* WHAT YOU NEED TO DO: Take the data below and copy exactly the lines starting at the one with "Label granularity: sequence-level." and finishing at the one with "scientific name: Trichosurus vulpecula", both included.

* MATERIAL FOR THE TASK:
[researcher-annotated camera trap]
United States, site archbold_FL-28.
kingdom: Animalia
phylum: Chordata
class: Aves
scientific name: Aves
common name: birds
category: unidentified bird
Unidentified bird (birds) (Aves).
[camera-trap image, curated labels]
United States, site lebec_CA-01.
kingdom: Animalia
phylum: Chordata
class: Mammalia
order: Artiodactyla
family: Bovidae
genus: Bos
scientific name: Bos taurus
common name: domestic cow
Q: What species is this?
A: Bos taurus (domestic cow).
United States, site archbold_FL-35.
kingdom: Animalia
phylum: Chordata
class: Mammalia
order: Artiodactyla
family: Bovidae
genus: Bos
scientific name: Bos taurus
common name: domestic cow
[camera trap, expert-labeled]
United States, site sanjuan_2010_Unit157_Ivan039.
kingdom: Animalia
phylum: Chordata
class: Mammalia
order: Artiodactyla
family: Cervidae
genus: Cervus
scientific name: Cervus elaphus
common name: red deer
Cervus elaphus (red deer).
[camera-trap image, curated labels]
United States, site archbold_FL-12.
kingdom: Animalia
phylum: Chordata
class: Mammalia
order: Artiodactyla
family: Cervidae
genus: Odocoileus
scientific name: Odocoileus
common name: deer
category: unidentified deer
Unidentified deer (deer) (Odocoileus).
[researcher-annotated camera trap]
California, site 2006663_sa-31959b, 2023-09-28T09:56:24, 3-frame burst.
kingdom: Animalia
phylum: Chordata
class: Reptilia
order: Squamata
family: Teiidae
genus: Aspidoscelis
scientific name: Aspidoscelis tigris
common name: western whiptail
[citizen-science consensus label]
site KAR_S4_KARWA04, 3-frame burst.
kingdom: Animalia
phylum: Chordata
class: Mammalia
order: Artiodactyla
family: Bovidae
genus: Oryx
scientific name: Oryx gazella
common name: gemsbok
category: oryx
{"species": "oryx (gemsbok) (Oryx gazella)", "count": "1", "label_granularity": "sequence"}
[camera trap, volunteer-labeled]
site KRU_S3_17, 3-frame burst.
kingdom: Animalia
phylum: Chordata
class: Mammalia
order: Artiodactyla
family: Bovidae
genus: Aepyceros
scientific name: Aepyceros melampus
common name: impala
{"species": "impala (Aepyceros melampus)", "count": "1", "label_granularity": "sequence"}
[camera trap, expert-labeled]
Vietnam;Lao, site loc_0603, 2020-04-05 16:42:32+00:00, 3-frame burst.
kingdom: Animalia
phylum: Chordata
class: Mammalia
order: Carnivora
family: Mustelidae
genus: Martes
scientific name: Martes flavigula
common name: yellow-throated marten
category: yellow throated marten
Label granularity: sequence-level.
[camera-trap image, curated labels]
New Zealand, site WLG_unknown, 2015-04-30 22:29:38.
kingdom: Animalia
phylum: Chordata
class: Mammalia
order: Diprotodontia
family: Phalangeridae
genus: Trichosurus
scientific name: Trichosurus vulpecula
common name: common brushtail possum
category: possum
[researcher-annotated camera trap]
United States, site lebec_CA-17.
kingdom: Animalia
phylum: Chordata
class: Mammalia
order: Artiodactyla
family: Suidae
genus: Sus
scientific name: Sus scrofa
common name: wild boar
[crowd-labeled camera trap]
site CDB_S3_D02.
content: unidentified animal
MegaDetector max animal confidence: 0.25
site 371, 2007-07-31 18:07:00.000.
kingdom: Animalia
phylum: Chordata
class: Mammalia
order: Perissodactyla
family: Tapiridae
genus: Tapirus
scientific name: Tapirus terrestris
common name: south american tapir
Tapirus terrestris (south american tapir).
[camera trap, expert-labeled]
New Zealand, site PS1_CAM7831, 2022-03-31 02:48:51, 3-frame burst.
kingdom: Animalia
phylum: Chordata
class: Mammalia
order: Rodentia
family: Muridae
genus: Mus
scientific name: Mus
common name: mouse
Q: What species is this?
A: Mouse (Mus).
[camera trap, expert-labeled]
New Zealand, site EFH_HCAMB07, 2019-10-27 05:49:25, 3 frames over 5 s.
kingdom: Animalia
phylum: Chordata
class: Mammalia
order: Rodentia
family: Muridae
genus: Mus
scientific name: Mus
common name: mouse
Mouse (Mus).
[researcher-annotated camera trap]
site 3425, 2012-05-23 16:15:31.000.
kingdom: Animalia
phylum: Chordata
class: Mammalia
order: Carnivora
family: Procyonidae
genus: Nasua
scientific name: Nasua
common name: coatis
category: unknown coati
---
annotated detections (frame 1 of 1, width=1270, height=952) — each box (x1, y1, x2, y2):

* EXERCISE RESPONSE:
Label granularity: sequence-level.
[camera-trap image, curated labels]
New Zealand, site WLG_unknown, 2015-04-30 22:29:38.
kingdom: Animalia
phylum: Chordata
class: Mammalia
order: Diprotodontia
family: Phalangeridae
genus: Trichosurus
scientific name: Trichosurus vulpecula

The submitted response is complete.